=== Short task 1 ===
In the forum thread about loudness compensation for home mixes, when does Wayne A. Pflughaupt say compensation would come into play?
=== Short task 2 ===
Carry on the forum thread about loudness compensation for home mixes, picking up after its last post.

## START Selected passage

# Loudness curve needed for home mixes?



## Drudge (Sep 1, 2008)

Does a movie(Blu-ray/DVD)mixed for home playback need loudness curve compensation?

I know that Disney mixes their BD/DVD releases for home playback and you don't need to engage the Re-EQ function,but is there any loudness compensation that might already be applied to the home release to compensate for the lower than 'reference level' that most in the home listen at? 

Is there any reason not to use a loudness contour with a home mix?


----------



## mechman (Feb 8, 2007)

Would this be a REW related type of question? OR maybe a receiver type question? I'm a bit unsure where this thread should go. :scratch:


----------



## eugovector (Sep 4, 2006)

If you have Audyssey Dynamic EQ or something similar built into your AVR, that's it.


----------



## Drudge (Sep 1, 2008)

I don't have Audyssey DEQ,but I do have my system calibrated with Audyssey Pro and the SEQ.I have a MC-12 which has Lexicon's own proprietary loudness compensation(which isn't based exactly on the FM or RD equal loudness curves) contour,it's not as advanced as the Audyssey DEQ,in the fact that it doesn't do real time analyzing of the source material and perform spectral correction based on that and the main volume setting.

The MC-12 contour changes are fixed curves that change with the volume knob adjustments.

I'm just curious if the mixes meant for the home have any type of contour applied to them to make them sound more balanced at the lower than reference volume levels that most people listen at.


----------



## Wayne A. Pflughaupt (Apr 13, 2006)

If your system is calibrated for both your room and your normal listening level, then no compensation is necessary. That would only come into play if you decide to listen at levels lower or higher than your normal level.

## END Selected passage
## START Listed records

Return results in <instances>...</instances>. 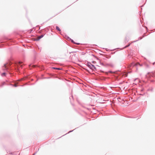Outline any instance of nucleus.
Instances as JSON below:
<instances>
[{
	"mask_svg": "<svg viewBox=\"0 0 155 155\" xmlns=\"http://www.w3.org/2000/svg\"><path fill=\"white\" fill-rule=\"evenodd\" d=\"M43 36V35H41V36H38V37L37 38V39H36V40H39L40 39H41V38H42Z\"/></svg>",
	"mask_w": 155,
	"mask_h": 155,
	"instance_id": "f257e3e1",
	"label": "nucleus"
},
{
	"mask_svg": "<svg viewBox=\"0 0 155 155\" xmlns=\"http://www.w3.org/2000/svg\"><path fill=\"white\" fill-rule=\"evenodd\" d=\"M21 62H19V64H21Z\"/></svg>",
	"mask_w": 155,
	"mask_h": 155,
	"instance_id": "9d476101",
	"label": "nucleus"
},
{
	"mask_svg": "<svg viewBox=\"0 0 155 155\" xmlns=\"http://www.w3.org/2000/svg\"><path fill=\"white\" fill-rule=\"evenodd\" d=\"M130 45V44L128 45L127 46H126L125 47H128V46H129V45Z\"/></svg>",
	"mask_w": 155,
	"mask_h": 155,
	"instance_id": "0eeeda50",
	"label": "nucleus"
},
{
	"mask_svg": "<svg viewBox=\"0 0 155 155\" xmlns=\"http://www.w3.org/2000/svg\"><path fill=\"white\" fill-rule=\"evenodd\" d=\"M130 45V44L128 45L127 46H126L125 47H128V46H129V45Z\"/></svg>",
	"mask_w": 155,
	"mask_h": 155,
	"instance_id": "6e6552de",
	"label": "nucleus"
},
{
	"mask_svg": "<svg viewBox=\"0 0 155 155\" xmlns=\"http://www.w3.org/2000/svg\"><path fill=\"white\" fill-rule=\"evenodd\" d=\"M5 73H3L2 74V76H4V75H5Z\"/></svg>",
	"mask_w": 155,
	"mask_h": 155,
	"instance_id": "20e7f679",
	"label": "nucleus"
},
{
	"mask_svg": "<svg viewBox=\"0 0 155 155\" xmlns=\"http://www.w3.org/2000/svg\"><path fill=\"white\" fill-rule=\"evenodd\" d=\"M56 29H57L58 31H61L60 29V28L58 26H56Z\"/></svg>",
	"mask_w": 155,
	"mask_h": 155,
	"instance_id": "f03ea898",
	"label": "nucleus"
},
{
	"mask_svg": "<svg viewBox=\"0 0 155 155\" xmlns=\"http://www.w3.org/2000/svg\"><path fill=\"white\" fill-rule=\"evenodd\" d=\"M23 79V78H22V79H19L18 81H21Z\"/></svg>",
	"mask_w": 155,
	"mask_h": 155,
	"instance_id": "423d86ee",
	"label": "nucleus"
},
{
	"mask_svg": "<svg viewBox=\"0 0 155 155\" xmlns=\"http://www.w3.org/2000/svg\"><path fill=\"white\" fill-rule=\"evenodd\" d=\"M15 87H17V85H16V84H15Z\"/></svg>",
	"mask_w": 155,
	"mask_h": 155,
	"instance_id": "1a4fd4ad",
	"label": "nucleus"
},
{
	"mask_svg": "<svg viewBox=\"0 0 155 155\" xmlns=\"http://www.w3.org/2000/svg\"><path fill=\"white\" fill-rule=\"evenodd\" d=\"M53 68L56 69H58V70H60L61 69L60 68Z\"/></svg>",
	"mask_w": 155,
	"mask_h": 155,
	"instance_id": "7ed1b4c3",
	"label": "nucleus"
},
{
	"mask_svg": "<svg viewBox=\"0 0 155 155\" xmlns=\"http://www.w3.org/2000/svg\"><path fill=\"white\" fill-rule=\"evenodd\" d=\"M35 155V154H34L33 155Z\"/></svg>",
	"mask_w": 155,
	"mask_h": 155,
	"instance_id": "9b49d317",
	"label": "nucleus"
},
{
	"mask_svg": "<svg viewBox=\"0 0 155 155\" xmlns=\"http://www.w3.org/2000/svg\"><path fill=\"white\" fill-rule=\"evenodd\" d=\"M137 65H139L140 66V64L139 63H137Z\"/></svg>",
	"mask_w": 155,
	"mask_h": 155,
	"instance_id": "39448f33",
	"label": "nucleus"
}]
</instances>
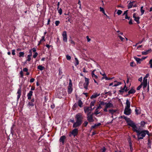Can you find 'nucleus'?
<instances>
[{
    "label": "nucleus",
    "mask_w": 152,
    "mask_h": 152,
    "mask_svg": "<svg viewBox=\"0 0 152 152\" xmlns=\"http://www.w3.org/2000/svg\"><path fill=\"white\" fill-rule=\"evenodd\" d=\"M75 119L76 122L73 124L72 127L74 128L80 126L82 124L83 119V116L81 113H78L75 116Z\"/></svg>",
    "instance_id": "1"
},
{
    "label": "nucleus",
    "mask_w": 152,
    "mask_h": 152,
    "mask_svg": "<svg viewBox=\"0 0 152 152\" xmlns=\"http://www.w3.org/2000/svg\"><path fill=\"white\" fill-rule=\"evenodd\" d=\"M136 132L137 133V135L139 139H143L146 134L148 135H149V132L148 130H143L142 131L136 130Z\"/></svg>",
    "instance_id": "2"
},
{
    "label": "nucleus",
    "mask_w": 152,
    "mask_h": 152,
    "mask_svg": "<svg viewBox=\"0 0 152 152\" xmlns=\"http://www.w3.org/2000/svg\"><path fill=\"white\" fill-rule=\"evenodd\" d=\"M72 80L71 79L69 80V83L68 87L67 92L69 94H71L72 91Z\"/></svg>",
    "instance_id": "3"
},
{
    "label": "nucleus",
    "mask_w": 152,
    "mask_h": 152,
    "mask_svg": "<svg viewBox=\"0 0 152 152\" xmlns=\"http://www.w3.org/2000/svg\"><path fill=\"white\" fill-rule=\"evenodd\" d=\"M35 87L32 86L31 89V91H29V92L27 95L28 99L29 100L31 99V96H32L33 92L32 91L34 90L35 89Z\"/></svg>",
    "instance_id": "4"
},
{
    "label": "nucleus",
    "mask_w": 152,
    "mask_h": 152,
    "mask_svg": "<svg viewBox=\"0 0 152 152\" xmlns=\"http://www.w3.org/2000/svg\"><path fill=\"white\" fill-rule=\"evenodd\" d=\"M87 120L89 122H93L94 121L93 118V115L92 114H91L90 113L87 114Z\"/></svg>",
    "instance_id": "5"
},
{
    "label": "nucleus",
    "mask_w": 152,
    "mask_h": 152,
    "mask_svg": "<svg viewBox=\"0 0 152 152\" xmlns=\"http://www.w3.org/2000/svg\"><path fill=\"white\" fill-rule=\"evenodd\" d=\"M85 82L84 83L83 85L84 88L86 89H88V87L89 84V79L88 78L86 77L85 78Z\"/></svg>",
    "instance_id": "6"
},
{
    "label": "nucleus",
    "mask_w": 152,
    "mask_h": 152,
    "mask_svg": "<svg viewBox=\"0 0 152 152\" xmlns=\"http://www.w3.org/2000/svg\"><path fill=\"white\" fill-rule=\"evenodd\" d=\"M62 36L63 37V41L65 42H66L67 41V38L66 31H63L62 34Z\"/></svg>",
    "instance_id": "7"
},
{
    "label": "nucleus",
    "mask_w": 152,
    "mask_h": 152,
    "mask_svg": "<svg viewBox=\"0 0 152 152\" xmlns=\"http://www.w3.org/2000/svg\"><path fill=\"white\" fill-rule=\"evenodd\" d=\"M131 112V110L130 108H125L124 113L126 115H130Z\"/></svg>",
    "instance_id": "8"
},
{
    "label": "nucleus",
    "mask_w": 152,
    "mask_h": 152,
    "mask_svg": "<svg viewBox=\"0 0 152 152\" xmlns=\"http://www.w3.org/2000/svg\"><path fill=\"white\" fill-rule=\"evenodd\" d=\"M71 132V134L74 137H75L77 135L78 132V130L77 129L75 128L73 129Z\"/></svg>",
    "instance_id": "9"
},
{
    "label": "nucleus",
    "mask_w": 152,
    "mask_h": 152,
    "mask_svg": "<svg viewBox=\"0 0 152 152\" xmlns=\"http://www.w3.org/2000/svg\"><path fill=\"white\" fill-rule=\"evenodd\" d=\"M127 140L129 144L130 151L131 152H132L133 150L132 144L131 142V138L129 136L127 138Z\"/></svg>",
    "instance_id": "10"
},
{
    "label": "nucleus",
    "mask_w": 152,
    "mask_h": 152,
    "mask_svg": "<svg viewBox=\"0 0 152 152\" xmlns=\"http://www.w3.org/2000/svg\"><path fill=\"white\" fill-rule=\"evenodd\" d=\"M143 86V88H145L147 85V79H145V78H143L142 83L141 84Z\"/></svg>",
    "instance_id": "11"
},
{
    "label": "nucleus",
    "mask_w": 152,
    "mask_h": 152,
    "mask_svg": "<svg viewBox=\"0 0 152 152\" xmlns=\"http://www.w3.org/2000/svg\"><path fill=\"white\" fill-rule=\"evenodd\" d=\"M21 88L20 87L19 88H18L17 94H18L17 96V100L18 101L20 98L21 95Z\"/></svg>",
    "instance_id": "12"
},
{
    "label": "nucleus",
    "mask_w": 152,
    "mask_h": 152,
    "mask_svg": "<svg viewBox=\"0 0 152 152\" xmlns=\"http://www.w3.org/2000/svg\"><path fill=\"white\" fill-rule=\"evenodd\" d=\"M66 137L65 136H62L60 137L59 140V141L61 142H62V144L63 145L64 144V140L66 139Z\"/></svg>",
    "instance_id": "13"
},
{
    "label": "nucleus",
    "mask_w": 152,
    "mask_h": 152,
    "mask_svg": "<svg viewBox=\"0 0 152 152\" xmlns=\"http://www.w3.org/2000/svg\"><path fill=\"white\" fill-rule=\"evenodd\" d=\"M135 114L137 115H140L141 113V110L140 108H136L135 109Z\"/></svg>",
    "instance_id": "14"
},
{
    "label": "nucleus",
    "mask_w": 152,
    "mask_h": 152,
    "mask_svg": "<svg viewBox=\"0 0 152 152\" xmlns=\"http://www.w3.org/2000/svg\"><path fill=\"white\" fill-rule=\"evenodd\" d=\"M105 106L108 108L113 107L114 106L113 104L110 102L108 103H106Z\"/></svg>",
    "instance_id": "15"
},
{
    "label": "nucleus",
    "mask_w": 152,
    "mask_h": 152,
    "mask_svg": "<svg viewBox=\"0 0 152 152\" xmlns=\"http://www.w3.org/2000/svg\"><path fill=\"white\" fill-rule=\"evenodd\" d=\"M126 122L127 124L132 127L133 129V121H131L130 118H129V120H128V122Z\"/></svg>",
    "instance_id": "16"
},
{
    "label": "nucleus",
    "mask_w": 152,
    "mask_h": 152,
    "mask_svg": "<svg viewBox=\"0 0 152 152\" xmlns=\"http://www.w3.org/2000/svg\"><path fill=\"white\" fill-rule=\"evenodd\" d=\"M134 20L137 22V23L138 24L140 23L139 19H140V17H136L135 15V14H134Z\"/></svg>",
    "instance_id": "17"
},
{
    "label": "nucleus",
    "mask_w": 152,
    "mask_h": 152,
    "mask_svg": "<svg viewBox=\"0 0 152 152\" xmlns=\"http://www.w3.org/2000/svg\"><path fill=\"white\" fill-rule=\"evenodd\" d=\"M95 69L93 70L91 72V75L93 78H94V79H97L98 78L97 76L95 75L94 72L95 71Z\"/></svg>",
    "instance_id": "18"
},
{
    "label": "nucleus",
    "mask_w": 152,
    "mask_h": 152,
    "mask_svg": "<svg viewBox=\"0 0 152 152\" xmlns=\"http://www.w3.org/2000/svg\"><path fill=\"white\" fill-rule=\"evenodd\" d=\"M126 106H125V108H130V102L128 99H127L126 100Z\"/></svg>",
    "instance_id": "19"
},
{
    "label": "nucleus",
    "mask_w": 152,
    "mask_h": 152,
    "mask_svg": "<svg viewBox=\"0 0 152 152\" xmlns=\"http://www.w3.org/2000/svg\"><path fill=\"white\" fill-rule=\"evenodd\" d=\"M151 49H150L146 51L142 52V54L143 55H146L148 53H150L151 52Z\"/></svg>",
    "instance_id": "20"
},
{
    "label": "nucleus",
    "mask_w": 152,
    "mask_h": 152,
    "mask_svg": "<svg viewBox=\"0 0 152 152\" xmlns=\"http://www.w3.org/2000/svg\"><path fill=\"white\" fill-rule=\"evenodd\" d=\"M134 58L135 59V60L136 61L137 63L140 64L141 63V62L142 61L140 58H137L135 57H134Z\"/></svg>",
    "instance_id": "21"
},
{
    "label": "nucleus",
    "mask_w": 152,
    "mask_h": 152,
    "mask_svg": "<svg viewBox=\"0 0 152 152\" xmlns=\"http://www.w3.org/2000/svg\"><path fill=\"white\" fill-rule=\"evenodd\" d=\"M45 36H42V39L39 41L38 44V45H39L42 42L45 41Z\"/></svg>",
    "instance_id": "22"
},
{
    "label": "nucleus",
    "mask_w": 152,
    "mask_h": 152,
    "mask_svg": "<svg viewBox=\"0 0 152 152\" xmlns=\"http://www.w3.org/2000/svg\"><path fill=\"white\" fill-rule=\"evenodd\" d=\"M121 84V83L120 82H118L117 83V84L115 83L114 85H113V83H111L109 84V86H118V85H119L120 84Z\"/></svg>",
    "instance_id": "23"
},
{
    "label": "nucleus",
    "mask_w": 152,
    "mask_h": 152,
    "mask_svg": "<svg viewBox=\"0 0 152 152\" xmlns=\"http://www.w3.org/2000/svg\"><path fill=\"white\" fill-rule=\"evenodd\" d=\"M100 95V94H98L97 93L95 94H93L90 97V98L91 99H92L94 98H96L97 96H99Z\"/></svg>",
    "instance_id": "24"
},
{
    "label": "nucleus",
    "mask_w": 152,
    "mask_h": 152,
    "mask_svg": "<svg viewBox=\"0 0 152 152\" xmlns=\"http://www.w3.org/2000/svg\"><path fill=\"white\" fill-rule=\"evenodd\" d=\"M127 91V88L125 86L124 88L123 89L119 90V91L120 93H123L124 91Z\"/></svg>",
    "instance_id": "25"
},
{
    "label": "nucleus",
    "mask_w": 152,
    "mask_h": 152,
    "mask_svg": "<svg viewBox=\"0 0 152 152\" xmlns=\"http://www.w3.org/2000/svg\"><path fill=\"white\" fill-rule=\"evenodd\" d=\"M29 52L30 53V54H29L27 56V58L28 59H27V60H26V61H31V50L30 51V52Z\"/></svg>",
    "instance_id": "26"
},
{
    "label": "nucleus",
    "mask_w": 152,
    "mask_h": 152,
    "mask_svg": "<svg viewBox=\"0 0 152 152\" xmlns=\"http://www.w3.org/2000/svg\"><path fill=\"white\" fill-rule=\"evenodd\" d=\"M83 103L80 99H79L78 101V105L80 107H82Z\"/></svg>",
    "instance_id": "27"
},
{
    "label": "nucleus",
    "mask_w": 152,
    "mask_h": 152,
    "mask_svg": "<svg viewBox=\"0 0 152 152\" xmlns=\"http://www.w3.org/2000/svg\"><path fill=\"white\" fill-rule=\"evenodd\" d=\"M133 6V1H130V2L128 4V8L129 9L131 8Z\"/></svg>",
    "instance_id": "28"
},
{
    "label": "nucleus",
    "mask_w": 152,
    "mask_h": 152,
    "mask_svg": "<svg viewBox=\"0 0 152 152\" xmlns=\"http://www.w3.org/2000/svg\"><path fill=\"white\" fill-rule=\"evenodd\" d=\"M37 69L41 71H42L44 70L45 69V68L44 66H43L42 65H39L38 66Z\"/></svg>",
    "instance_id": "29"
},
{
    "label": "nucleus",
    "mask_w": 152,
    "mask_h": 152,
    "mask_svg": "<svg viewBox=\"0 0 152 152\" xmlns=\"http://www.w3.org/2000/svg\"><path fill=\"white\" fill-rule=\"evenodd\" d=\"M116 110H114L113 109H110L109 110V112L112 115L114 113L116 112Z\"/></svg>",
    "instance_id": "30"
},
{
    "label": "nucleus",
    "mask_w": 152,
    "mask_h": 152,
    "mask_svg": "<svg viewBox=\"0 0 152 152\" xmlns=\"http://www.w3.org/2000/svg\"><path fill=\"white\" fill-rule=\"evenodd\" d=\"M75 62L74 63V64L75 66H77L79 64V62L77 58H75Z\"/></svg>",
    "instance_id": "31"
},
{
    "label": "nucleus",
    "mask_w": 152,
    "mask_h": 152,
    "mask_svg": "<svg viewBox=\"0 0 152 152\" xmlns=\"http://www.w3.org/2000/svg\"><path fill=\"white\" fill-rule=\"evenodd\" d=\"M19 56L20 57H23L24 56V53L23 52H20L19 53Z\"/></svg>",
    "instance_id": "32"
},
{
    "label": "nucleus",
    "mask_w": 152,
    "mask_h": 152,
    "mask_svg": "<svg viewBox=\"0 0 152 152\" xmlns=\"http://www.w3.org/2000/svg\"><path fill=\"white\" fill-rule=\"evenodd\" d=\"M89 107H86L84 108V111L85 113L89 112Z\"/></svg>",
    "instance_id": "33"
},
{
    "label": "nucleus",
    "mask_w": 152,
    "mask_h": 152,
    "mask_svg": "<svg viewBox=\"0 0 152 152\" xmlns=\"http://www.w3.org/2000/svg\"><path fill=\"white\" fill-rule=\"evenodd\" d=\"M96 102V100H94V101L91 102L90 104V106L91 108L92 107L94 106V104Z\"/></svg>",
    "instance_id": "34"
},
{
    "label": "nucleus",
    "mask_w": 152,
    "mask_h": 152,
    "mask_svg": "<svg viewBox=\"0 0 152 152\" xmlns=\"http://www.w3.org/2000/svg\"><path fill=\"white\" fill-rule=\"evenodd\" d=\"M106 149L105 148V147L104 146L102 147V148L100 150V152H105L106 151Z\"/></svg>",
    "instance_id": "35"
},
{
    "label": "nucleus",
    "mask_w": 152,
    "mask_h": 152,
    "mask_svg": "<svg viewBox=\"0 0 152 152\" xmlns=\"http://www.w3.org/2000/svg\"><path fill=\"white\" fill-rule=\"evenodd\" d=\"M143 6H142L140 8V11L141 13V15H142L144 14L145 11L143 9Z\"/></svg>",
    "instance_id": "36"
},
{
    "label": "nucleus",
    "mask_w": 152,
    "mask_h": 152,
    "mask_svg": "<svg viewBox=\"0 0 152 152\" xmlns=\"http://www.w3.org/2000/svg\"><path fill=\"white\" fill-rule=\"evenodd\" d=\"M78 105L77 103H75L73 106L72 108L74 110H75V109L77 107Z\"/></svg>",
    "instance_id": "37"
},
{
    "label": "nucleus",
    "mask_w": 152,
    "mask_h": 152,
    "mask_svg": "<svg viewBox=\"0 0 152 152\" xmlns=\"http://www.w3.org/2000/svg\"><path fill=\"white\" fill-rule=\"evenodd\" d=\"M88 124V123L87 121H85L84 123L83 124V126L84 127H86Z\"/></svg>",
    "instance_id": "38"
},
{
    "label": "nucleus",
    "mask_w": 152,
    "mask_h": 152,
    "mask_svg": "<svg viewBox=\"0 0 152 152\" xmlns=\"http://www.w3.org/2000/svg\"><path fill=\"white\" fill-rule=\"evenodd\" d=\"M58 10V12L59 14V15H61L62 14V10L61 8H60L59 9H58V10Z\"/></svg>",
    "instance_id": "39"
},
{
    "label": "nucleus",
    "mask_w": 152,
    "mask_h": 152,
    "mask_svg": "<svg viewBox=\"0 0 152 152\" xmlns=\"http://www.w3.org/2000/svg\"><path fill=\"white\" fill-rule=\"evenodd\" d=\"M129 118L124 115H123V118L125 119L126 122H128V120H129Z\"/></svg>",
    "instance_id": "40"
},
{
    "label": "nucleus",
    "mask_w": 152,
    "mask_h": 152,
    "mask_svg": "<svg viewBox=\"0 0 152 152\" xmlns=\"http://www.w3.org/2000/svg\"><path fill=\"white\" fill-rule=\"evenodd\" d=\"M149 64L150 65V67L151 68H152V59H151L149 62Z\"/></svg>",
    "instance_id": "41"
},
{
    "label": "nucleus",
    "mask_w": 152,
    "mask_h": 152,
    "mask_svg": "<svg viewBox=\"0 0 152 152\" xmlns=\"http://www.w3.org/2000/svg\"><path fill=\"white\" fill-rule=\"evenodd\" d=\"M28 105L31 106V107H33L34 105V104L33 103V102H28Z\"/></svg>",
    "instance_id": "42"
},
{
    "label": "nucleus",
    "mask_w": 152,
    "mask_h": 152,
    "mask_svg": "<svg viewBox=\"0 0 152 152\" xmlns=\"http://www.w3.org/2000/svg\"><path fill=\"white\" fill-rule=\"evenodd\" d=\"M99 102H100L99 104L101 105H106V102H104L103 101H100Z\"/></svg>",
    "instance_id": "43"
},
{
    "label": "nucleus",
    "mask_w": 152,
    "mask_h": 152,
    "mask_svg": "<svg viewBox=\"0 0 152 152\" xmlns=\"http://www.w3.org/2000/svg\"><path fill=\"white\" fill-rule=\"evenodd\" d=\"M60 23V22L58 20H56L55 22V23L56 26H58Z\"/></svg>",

## END Listed records

=== Final answer 1 ===
Only if you listen at levels lower or higher than your normal listening level.

=== Final answer 2 ===
Regards,
Wayne


----------



## jaddie (Jan 16, 2008)

Drudge said:


> I don't have Audyssey DEQ,but I do have my system calibrated with Audyssey Pro and the SEQ.I have a MC-12 which has Lexicon's own proprietary loudness compensation(which isn't based exactly on the FM or RD equal loudness curves) contour,it's not as advanced as the Audyssey DEQ,in the fact that it doesn't do real time analyzing of the source material and perform spectral correction based on that and the main volume setting.
> 
> The MC-12 contour changes are fixed curves that change with the volume knob adjustments.
> 
> I'm just curious if the mixes meant for the home have any type of contour applied to them to make them sound more balanced at the lower than reference volume levels that most people listen at.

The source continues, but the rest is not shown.